Alastair Driver, Director, Rewilding Britain said:
“Proceeding with ELM as intended is a win for farmers, nature and climate. Millions of people – including the many farmers and landowners who want meaningful action on the nature and climate crises – will be breathing a sigh of relief,” said Professor Alastair Driver, Director of Rewilding Britain.
“Fortunately the Government has listened to the huge numbers of people who know that producing food and restoring nature go hand-in-hand, and that rewilding offers nature-based economic opportunities.

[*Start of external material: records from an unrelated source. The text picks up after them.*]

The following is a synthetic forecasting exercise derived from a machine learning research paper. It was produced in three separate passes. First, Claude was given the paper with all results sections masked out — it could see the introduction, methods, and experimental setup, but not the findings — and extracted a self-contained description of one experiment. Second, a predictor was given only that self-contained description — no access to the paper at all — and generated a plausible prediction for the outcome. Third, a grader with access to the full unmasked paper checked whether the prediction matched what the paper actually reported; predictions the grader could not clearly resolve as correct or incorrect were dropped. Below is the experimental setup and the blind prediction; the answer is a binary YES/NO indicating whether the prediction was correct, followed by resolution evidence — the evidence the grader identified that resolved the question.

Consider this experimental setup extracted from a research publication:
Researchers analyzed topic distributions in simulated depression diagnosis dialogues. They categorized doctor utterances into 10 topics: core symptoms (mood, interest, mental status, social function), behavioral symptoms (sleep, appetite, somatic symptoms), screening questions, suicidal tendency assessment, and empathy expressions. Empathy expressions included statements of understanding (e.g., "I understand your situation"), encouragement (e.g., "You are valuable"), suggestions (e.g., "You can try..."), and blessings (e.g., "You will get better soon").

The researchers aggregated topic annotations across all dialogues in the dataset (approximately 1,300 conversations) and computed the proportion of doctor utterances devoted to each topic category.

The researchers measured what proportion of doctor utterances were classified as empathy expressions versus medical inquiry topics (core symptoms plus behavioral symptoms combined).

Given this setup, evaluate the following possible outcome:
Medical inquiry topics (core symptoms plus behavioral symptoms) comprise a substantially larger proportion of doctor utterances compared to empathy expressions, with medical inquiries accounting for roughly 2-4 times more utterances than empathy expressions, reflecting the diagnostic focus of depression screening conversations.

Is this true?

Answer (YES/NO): YES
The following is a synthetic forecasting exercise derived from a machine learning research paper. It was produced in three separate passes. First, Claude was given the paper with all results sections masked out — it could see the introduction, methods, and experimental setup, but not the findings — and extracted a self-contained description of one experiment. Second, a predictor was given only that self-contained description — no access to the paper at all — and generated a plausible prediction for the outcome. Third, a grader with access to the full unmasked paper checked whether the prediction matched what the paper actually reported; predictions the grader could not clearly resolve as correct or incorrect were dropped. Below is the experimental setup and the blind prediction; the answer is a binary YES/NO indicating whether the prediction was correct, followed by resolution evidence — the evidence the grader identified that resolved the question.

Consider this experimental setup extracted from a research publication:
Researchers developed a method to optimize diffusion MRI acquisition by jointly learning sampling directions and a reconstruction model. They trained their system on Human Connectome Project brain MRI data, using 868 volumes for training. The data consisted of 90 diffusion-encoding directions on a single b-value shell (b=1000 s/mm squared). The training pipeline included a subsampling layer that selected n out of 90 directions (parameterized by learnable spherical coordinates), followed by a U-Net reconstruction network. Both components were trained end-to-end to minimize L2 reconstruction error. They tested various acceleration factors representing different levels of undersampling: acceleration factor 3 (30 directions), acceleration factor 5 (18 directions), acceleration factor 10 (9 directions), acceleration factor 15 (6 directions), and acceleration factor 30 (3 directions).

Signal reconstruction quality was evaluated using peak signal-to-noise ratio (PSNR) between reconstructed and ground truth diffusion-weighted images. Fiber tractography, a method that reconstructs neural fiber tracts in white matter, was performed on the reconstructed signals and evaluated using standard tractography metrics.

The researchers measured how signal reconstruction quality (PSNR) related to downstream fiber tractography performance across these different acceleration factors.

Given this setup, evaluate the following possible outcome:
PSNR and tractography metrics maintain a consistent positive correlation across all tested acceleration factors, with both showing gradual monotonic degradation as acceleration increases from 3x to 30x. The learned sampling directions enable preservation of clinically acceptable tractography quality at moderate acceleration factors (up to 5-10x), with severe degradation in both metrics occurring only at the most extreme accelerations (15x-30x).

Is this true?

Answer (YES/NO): NO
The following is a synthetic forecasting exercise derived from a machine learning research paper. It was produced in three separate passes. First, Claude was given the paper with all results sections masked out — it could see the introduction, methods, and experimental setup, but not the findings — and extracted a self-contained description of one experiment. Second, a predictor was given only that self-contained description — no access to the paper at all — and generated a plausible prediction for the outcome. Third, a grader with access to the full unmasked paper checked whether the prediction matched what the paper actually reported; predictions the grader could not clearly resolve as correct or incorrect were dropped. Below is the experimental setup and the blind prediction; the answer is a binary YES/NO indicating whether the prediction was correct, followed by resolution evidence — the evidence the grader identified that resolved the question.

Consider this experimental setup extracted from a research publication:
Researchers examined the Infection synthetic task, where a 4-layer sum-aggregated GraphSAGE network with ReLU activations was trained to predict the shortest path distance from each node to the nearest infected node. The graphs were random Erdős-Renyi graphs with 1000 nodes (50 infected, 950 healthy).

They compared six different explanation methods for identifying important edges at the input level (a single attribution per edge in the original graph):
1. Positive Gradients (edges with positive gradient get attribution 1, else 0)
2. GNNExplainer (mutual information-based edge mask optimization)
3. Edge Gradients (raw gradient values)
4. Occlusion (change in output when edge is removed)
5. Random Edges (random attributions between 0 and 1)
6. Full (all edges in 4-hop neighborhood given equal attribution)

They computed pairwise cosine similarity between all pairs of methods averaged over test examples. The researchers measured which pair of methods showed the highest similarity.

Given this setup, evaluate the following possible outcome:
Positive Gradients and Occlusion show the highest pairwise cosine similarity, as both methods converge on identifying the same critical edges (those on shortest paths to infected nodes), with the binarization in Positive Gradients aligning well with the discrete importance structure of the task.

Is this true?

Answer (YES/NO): NO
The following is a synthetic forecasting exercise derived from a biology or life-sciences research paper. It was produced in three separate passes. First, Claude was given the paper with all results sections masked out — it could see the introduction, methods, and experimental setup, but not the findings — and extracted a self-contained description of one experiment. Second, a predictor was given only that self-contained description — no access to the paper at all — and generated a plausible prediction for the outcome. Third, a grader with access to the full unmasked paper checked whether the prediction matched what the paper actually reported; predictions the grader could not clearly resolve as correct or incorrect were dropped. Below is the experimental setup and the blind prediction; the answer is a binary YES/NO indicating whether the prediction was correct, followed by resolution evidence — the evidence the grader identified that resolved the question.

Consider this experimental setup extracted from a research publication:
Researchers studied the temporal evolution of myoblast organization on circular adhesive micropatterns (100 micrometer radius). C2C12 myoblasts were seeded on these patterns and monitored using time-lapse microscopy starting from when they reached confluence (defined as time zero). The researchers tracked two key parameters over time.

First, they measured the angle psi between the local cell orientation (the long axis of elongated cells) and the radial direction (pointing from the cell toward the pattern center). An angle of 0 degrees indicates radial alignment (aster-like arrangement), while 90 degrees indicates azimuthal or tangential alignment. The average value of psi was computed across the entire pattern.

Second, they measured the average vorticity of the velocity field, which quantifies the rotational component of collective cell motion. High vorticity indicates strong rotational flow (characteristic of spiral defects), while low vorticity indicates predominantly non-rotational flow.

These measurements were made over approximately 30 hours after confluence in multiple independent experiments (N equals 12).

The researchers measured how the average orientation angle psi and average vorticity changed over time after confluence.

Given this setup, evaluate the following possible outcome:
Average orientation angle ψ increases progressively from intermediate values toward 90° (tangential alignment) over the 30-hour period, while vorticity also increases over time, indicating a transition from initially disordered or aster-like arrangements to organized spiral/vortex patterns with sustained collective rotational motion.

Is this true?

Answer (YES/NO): NO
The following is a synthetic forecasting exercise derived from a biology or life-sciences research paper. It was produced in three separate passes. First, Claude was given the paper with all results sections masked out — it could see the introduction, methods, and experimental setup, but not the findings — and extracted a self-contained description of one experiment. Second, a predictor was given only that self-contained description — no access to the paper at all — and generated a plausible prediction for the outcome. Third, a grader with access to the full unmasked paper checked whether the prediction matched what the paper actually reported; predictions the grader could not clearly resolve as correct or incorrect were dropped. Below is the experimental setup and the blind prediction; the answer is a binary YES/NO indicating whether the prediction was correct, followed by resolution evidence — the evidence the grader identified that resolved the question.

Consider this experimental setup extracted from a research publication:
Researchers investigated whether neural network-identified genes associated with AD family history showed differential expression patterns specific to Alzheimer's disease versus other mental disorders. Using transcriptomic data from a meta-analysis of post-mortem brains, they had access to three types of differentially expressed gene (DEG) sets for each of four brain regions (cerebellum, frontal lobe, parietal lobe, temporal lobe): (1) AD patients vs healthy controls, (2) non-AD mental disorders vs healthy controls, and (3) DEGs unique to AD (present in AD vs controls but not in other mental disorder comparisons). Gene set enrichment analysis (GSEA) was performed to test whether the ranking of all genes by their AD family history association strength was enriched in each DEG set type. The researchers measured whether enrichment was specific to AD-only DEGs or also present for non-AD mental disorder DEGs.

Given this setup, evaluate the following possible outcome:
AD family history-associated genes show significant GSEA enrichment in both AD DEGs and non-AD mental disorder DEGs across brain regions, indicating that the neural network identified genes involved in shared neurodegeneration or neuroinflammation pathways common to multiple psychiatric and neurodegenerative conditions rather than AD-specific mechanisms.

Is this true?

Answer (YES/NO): NO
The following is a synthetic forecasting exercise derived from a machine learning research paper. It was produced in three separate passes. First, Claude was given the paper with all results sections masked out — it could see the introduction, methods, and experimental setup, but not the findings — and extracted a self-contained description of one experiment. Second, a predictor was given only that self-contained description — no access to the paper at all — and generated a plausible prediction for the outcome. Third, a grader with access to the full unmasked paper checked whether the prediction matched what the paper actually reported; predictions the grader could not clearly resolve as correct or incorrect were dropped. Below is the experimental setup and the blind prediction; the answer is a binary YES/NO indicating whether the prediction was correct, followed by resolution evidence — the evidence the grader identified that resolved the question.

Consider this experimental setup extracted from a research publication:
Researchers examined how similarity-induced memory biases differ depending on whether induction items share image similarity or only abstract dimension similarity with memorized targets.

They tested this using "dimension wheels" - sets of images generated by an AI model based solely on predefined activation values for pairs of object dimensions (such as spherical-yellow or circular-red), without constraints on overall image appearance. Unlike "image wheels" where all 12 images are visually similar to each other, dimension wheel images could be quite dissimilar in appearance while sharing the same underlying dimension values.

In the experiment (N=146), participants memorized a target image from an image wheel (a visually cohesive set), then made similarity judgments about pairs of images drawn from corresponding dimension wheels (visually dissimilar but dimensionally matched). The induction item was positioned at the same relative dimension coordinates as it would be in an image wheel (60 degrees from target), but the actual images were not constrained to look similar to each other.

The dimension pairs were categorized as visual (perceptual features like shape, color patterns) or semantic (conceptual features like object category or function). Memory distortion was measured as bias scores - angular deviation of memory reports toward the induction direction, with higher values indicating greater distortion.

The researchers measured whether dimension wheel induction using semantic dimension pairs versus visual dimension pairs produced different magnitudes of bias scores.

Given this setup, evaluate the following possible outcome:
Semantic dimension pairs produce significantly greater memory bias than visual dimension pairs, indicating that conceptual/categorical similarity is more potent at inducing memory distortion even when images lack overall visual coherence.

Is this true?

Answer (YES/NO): NO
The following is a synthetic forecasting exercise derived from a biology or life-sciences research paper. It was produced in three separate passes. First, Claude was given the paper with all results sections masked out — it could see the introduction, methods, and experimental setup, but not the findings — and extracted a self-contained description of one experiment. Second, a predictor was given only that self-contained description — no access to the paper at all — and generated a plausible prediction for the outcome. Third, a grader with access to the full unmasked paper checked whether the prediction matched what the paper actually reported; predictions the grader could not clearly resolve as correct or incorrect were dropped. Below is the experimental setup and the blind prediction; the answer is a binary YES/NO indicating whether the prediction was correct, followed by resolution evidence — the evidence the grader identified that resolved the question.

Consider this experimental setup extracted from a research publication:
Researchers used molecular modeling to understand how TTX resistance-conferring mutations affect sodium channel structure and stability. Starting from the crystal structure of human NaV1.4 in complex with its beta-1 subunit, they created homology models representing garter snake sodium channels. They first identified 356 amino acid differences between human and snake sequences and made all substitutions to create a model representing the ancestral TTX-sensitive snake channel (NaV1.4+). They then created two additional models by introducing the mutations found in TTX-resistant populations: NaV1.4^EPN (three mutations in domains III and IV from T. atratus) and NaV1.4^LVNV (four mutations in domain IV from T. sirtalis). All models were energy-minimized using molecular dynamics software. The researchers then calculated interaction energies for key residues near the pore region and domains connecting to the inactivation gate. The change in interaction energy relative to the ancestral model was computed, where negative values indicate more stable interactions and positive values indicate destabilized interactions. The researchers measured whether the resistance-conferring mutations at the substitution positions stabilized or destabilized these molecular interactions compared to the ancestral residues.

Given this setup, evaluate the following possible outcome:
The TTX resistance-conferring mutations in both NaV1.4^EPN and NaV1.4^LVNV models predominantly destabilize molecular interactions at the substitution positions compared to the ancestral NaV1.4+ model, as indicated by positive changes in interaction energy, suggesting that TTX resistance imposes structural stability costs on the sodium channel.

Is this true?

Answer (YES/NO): NO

If ministers now get the funding right, and give it concerted political support, ELM can be the most important environmental policy for England in a generation.
“If ministers now get the funding right, and give it concerted political support, ELM can be the most important environmental policy for England in a generation.”
A second round of ELM’s Landscape Recovery strand – which supports ambitious large-scale nature recovery, including for habitats such as woodlands, peatlands and wetlands – is planned for the spring.
The other two strands of ELM are a Sustainable Farming Incentive which pays farmers for using sustainable methods, and Local Nature Recovery, which pays farmers for projects such as planting trees, creating wetlands, meadows and hedgerows, or restoring peatland.
Focusing on nature and climate as the primary productivity of the land will also provide a vital long-term role for land managers in these areas, while supporting a just rural transition that will bring lasting benefits to local livelihoods and communities.
“All three strands of ELM are essential and complementary – but the Landscape Recovery component is absolutely critical, and must be well-funded. It is this landscape-scale restoration component, particularly in the uplands, which will deliver the step-change needed to reverse declines in biodiversity and mitigate the impacts of climate change.”
Defra first announced ELM’s three strands in 2021, to help farmers transition from the EU’s Basic Payment Scheme, due to be fully phased out by 2028. The EU system mostly paid land managers for the amount of land farmed, but ELM will replace this with public money for public goods such as nature restoration, carbon capture, clean air and water, and access to nature.
In September 2022, the Government announced 22 large-scale Landscape Recovery Scheme pilot projects, including several members of Rewilding Britain’s expanding Rewilding Network.